■ Requirement:
Put the part that opens with the line containing "Examining the image, does" and closes with the line containing "24.2 meters" into a numbered list, leaving out blank lines.
>> begin
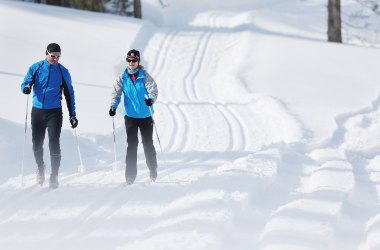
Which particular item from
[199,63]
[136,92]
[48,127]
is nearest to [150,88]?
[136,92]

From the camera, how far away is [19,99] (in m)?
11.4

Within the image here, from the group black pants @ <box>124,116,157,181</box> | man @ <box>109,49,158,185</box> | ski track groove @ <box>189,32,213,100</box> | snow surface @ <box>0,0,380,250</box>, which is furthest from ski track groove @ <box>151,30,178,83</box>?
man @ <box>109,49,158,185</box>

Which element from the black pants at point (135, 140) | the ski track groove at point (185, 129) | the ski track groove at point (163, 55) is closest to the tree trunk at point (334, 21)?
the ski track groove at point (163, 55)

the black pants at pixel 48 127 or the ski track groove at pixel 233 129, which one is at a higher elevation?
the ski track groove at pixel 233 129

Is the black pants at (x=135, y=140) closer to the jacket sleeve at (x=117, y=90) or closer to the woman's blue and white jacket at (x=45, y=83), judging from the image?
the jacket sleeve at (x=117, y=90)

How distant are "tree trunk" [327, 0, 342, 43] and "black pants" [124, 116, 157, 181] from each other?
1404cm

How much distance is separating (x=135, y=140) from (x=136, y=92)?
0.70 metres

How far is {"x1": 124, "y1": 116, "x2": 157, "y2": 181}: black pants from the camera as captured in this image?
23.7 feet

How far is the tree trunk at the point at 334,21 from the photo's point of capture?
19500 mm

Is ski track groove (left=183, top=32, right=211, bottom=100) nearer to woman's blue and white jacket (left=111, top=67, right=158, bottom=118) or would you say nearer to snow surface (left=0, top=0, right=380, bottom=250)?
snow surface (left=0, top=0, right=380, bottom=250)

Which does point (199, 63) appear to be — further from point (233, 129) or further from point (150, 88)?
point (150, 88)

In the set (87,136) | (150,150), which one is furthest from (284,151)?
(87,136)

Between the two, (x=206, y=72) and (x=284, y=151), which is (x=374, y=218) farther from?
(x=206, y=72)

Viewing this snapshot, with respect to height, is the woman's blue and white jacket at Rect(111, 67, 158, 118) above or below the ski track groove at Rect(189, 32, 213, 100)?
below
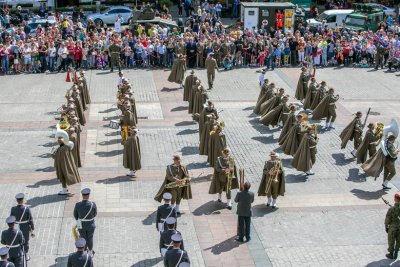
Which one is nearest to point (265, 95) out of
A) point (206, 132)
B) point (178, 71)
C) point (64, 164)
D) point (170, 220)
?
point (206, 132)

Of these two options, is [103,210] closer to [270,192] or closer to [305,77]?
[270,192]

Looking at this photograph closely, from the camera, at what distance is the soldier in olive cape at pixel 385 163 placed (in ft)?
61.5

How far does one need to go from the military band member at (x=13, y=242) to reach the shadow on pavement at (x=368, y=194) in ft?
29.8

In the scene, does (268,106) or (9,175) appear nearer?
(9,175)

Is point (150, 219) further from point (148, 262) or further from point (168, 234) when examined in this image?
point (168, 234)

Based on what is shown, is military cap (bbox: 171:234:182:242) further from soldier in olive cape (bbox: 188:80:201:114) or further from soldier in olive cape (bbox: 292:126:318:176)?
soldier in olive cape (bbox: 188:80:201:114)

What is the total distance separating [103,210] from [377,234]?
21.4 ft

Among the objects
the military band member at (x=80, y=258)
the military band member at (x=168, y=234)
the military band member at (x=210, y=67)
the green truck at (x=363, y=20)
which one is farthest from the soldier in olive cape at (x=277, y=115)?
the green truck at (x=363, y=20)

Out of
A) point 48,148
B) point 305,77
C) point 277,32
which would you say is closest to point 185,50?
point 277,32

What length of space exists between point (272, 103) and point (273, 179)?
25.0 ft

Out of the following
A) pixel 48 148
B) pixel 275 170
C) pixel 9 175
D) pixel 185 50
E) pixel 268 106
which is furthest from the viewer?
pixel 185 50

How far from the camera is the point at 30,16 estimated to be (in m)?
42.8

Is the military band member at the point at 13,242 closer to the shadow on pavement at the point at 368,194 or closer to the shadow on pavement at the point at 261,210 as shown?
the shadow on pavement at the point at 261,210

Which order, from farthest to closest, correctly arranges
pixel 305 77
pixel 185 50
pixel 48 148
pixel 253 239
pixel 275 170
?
>> end
>> begin
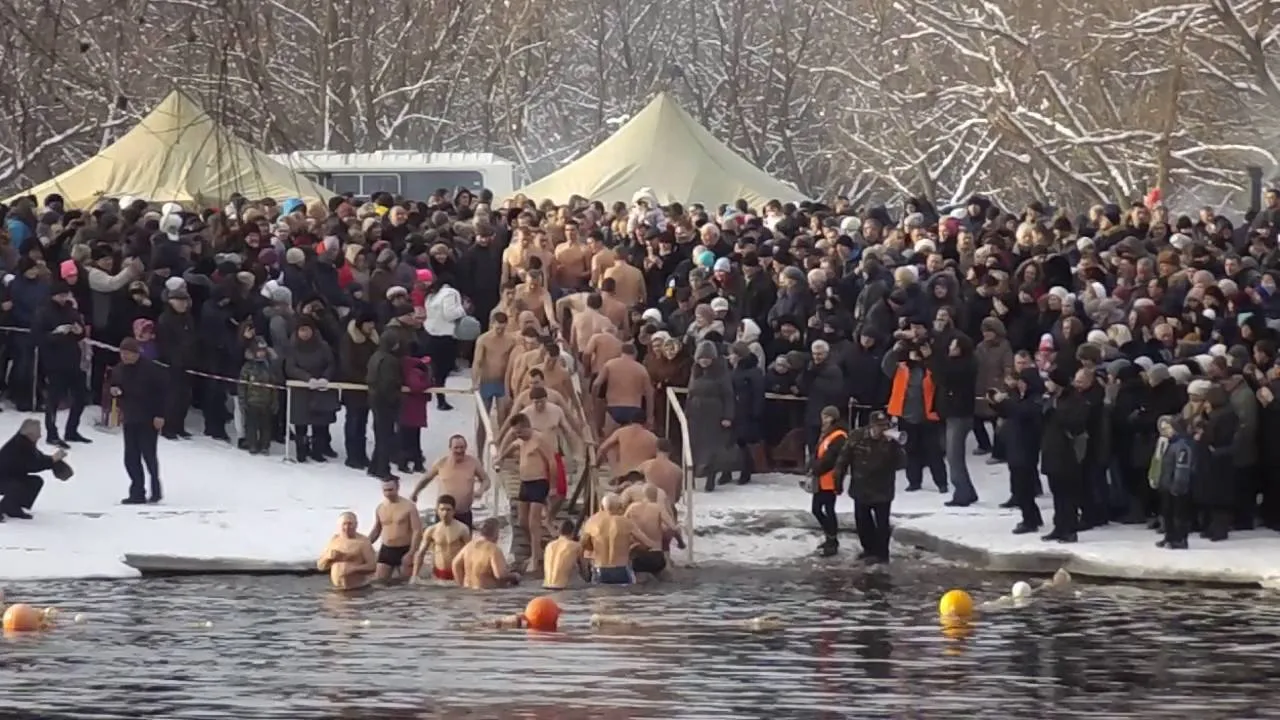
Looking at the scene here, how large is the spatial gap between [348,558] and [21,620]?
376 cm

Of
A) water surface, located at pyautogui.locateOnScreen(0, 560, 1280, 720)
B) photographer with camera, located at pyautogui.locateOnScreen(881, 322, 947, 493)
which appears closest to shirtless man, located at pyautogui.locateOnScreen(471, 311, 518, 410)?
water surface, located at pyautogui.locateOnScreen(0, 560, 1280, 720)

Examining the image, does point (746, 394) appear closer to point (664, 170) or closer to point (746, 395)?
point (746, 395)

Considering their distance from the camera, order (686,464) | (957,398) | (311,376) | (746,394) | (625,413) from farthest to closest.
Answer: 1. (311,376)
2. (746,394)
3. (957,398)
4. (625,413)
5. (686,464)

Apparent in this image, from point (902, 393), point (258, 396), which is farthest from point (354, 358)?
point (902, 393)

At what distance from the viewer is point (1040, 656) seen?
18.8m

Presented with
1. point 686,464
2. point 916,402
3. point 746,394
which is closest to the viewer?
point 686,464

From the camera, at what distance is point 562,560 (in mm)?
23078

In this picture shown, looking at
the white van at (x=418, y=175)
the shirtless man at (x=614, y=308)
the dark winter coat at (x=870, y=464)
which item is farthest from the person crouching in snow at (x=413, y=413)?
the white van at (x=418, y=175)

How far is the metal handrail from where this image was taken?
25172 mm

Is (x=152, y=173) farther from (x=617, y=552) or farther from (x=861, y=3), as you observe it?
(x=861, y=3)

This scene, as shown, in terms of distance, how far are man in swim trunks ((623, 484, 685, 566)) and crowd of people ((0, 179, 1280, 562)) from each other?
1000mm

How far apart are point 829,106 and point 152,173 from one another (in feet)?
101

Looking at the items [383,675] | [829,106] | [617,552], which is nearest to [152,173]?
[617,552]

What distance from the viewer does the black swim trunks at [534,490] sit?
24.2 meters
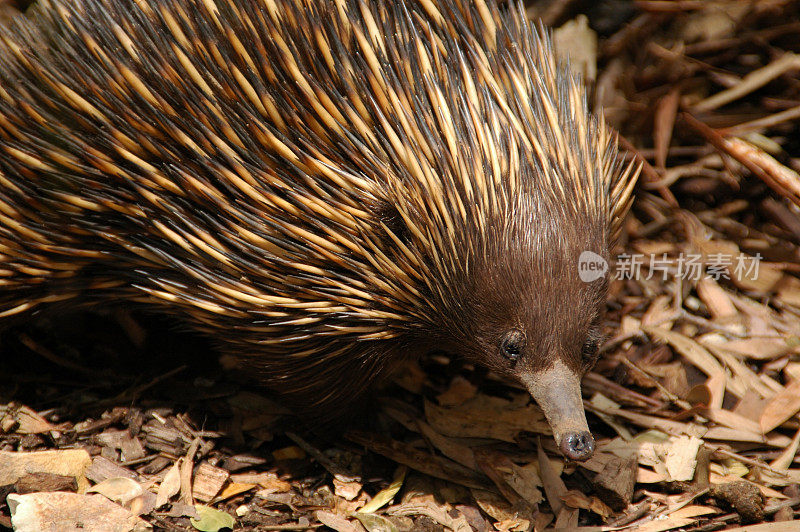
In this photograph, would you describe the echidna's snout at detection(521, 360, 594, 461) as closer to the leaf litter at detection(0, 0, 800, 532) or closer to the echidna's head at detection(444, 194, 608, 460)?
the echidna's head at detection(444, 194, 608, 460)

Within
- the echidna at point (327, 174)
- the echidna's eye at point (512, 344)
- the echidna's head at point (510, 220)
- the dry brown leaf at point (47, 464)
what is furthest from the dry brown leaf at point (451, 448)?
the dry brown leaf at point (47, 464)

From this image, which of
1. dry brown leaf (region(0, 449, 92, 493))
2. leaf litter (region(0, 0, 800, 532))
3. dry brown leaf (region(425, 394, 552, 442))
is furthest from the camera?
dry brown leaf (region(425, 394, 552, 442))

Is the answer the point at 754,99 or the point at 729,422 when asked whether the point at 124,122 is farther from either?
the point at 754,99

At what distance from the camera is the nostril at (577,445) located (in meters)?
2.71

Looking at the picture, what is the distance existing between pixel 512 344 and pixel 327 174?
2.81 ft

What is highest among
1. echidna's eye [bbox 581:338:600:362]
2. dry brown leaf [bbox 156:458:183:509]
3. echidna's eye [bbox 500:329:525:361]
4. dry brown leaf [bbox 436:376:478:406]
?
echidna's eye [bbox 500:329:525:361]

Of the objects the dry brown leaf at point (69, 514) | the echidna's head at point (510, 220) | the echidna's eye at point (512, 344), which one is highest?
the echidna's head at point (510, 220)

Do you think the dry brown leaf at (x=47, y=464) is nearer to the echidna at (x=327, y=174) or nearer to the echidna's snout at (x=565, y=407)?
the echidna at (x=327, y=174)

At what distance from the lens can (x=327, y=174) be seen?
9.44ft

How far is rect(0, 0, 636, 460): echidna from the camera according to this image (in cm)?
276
>> end
>> begin
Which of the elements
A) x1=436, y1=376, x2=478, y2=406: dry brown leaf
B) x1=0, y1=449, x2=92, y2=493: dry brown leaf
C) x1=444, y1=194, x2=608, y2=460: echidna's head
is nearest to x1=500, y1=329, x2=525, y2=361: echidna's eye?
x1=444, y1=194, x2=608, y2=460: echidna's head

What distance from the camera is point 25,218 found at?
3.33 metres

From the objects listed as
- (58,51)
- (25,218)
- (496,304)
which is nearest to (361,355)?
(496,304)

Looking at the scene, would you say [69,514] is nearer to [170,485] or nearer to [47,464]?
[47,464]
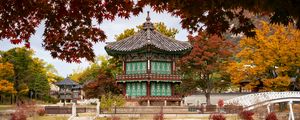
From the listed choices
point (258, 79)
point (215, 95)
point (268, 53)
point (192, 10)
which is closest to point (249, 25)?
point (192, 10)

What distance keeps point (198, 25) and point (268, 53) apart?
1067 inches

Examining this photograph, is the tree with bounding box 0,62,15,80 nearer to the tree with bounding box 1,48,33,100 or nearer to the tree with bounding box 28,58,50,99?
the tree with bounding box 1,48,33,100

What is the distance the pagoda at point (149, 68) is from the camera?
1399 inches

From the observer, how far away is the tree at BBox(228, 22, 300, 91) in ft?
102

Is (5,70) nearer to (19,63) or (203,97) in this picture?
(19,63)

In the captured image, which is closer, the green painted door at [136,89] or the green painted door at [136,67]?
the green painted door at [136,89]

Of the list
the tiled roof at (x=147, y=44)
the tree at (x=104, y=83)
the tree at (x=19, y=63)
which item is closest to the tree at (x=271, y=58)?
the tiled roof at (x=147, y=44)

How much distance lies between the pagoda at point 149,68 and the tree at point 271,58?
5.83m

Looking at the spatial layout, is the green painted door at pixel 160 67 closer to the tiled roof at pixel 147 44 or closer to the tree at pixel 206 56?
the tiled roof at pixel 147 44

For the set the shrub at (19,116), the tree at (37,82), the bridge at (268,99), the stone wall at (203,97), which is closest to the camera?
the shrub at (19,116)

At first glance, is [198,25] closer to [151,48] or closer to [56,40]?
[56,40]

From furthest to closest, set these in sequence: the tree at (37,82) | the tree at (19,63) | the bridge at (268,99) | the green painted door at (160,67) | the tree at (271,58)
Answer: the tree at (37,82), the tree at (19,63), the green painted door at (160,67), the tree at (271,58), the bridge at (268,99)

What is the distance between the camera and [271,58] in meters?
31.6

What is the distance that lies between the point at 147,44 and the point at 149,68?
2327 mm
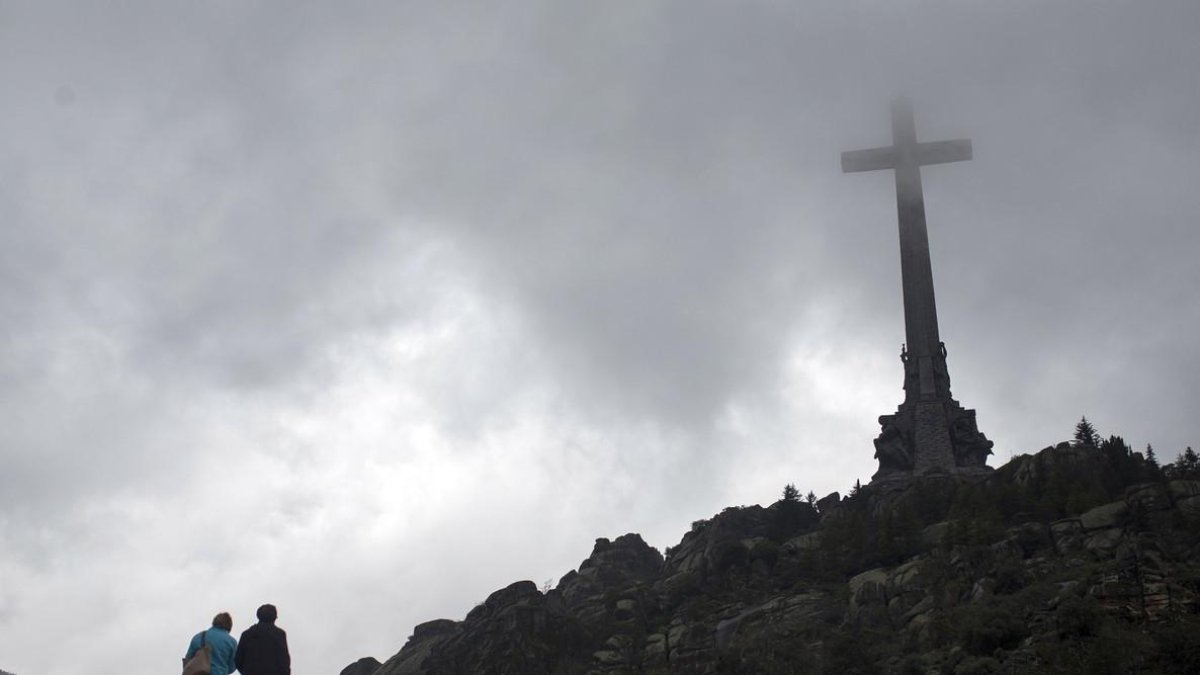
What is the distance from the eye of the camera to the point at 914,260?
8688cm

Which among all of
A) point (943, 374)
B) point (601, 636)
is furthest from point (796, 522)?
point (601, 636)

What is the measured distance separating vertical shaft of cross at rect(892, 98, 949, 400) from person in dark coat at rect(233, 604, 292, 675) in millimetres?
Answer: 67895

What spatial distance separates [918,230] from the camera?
>> end
■ Solution to this problem:
1. Examining the image, does point (746, 394) appear closer to point (664, 170) or closer to point (746, 395)?
2. point (746, 395)
3. Considering their distance from the camera, order (686,464) | (957,398) | (311,376) | (746,394) | (625,413) from farthest to closest.
4. Answer: 1. (311,376)
5. 2. (746,394)
6. 3. (957,398)
7. 4. (625,413)
8. 5. (686,464)
9. Apparent in this image, from point (902, 393), point (258, 396), which is farthest from point (354, 358)?
10. point (902, 393)
11. At what distance from the viewer is point (1040, 656) seen?
12. 18.8m
13. Presented with
14. 1. point 686,464
15. 2. point 916,402
16. 3. point 746,394
17. which is closest to the viewer?
18. point 686,464
19. From the camera, at what distance is point 562,560 (in mm)?
20. 23078
21. In this picture shown, looking at
22. the white van at (x=418, y=175)
23. the shirtless man at (x=614, y=308)
24. the dark winter coat at (x=870, y=464)
25. which item is farthest from the person crouching in snow at (x=413, y=413)?
26. the white van at (x=418, y=175)
27. How far is the metal handrail from where this image was taken?
28. 25172 mm
29. Is (x=152, y=173) farther from (x=617, y=552) or farther from (x=861, y=3), as you observe it?
30. (x=861, y=3)
31. This scene, as shown, in terms of distance, how far are man in swim trunks ((623, 484, 685, 566)) and crowd of people ((0, 179, 1280, 562)) from each other?
32. 1000mm
33. How far apart are point 829,106 and point 152,173 from one another (in feet)?
34. 101
35. Looking at the items [383,675] | [829,106] | [617,552], which is nearest to [152,173]?
36. [617,552]
37. What distance from the viewer does the black swim trunks at [534,490] sit?
38. 24.2 meters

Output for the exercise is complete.